▶ [DATASET]:
┌────────

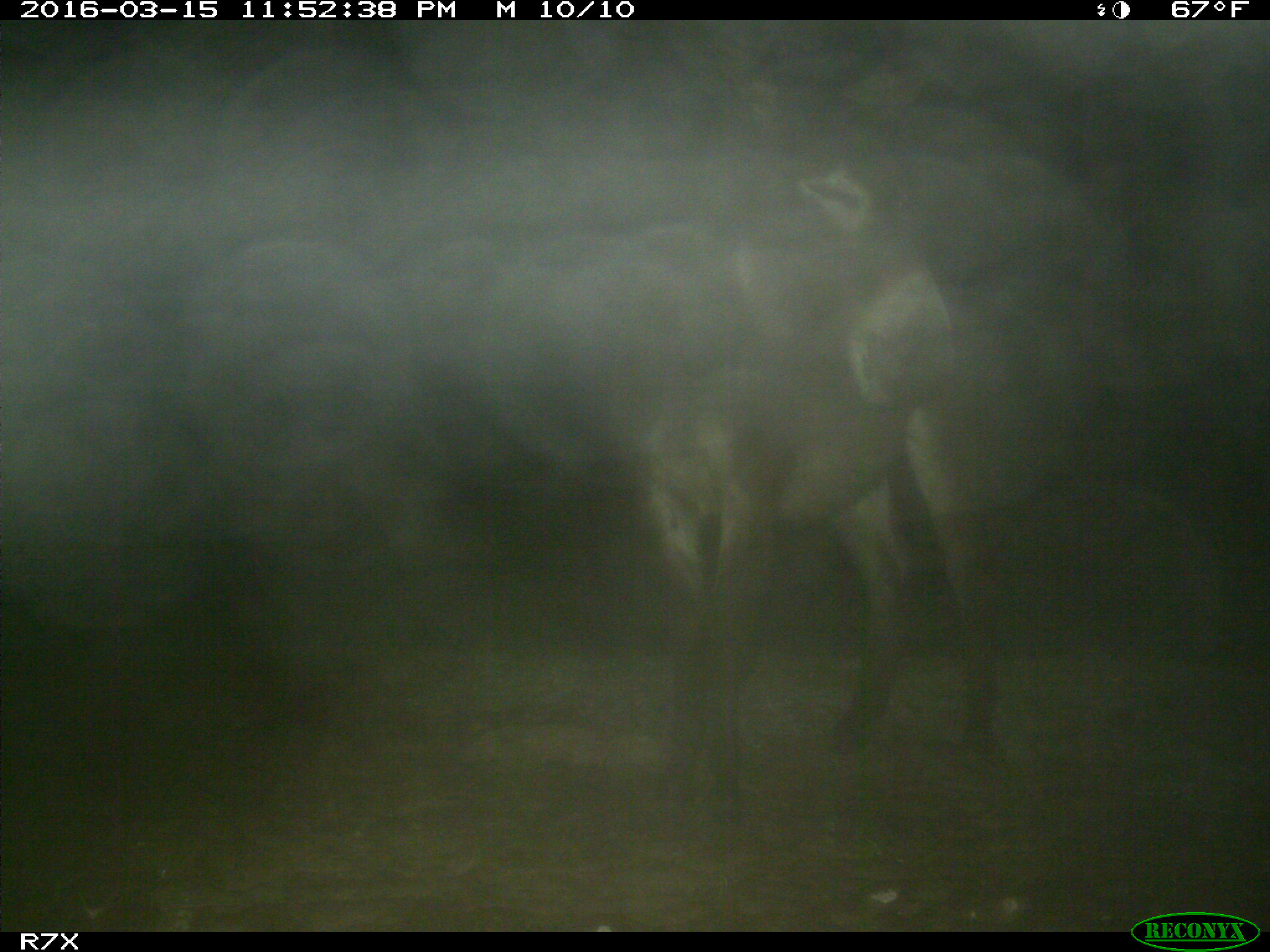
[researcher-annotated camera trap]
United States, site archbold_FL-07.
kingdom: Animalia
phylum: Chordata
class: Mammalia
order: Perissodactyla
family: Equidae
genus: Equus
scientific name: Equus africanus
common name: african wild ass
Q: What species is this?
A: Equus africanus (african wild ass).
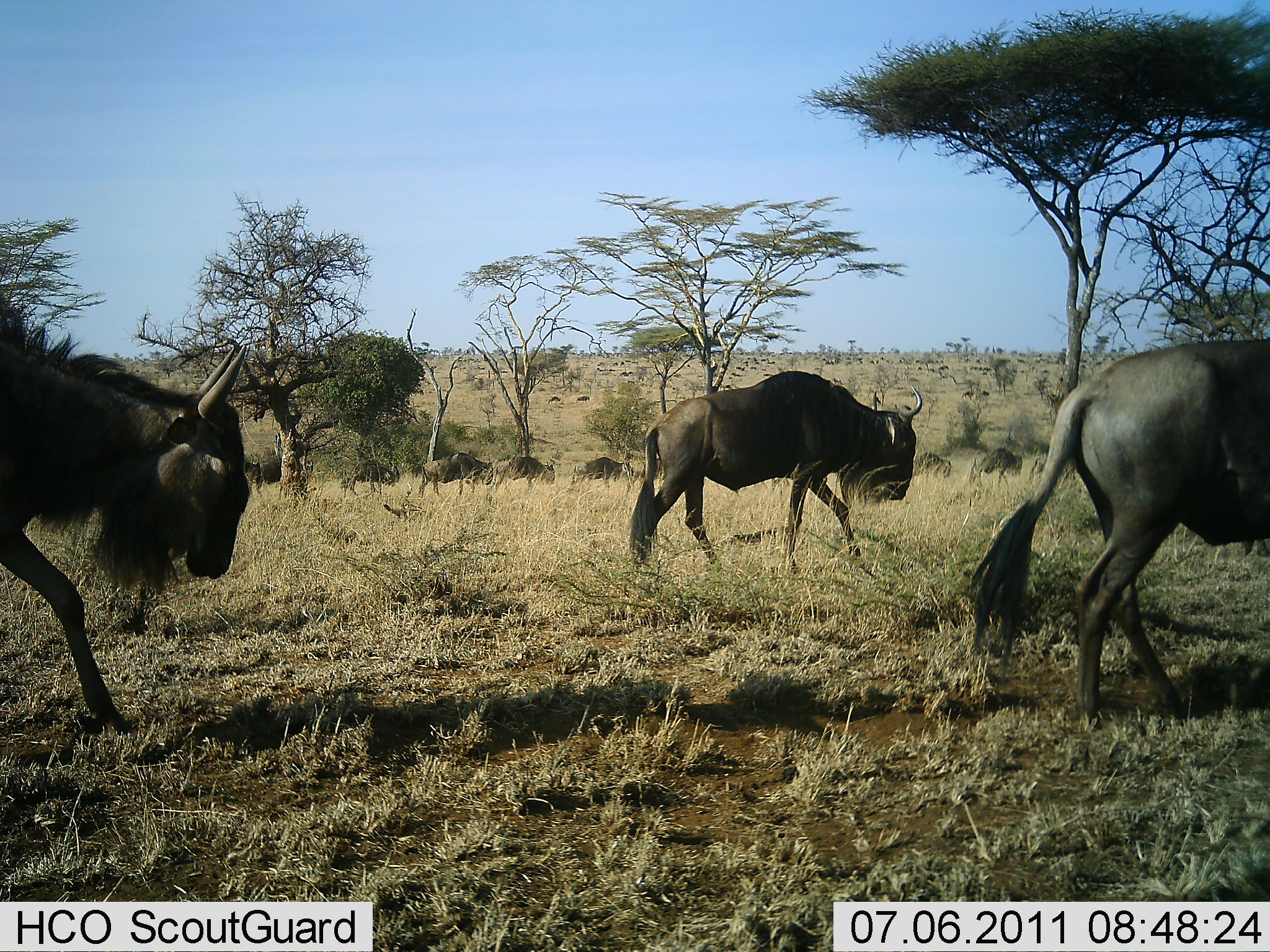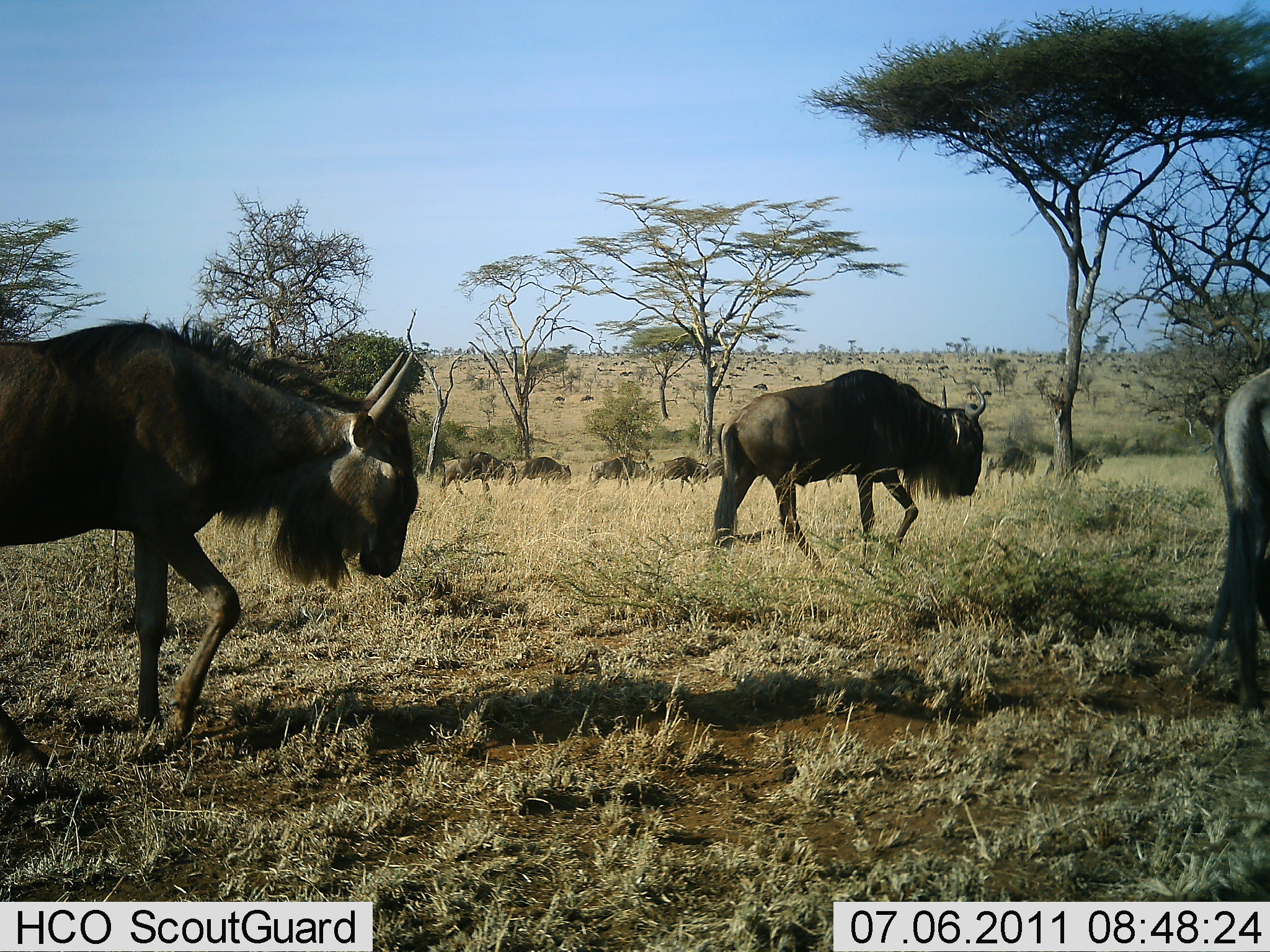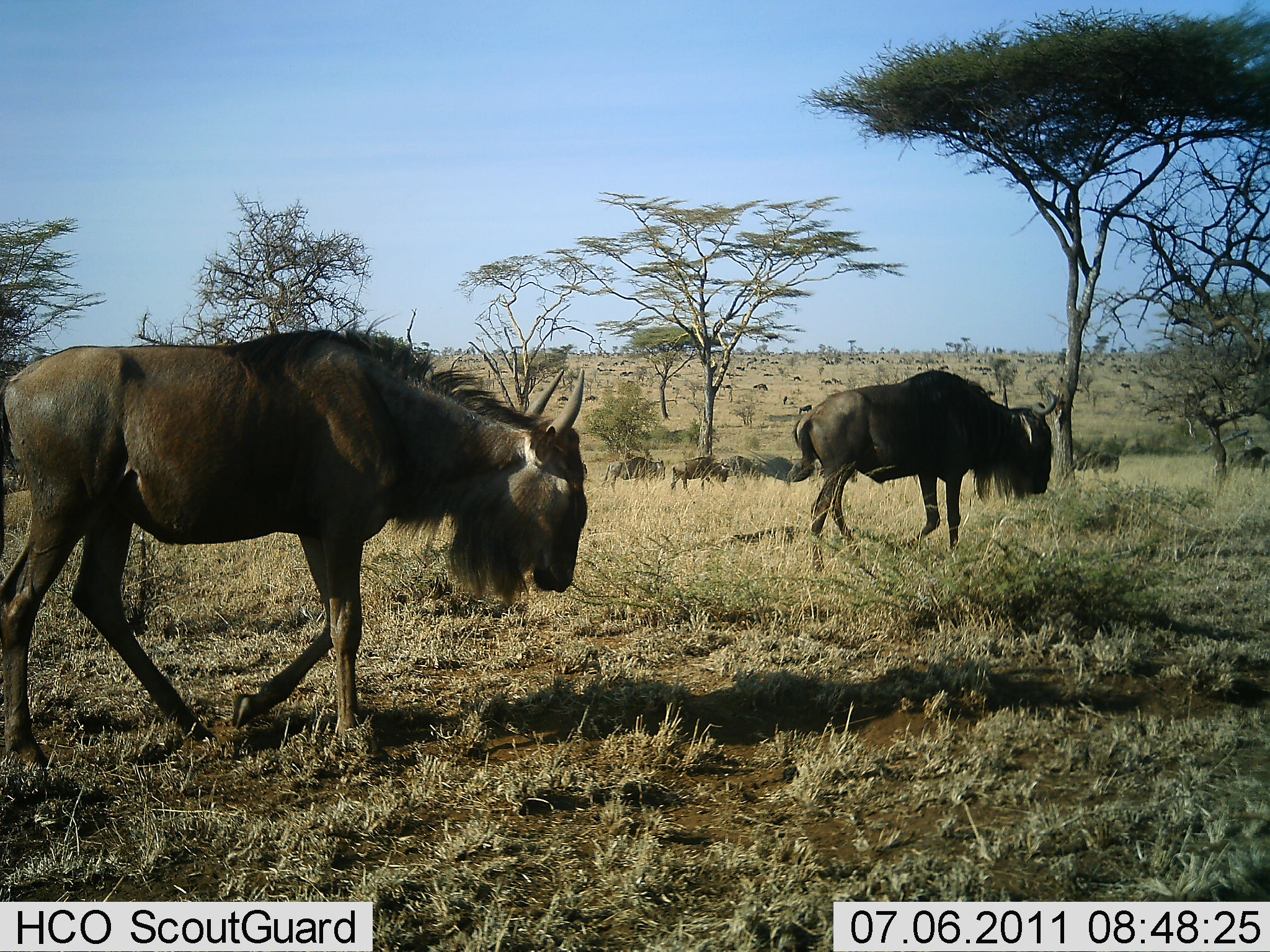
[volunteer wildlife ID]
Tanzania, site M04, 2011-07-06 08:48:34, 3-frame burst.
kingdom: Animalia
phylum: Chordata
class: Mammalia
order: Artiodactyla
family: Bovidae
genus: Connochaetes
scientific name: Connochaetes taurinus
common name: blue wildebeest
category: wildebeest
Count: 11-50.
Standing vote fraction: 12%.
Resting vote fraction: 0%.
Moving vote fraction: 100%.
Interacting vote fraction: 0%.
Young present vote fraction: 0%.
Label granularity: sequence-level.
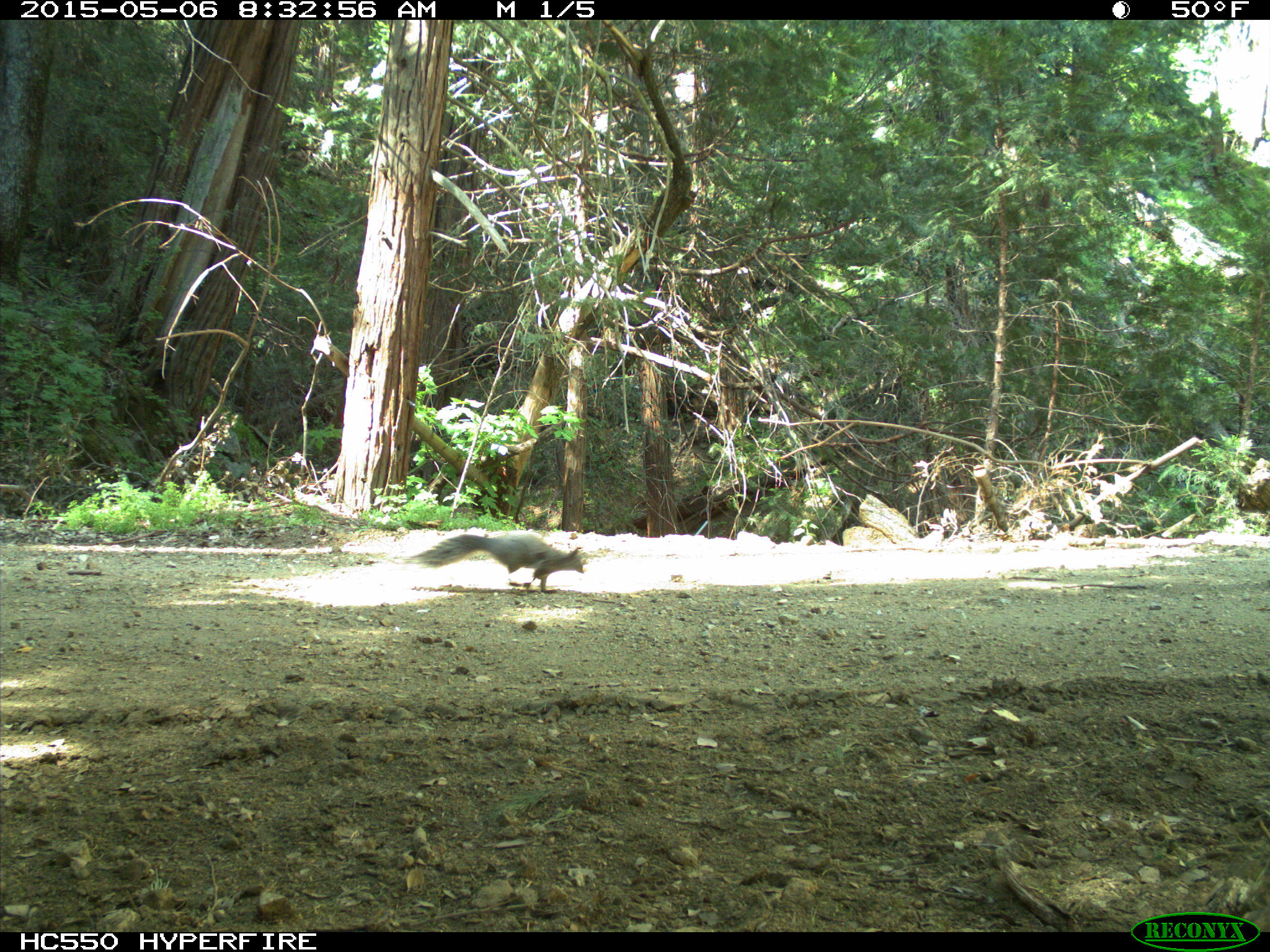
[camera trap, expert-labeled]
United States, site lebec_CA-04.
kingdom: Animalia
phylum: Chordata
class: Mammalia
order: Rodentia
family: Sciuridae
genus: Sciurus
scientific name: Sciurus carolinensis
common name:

└────────

▶ [WHAT YOU ARE ASKED TO DO]:
Nothing but the lines from the first line of the listing above to the line containing "[camera trap, expert-labeled]" should appear in the answer, each one exact and with no pictures.

▶ [THE ANSWER]:
[researcher-annotated camera trap]
United States, site archbold_FL-07.
kingdom: Animalia
phylum: Chordata
class: Mammalia
order: Perissodactyla
family: Equidae
genus: Equus
scientific name: Equus africanus
common name: african wild ass
Q: What species is this?
A: Equus africanus (african wild ass).
[volunteer wildlife ID]
Tanzania, site M04, 2011-07-06 08:48:34, 3-frame burst.
kingdom: Animalia
phylum: Chordata
class: Mammalia
order: Artiodactyla
family: Bovidae
genus: Connochaetes
scientific name: Connochaetes taurinus
common name: blue wildebeest
category: wildebeest
Count: 11-50.
Standing vote fraction: 12%.
Resting vote fraction: 0%.
Moving vote fraction: 100%.
Interacting vote fraction: 0%.
Young present vote fraction: 0%.
Label granularity: sequence-level.
[camera trap, expert-labeled]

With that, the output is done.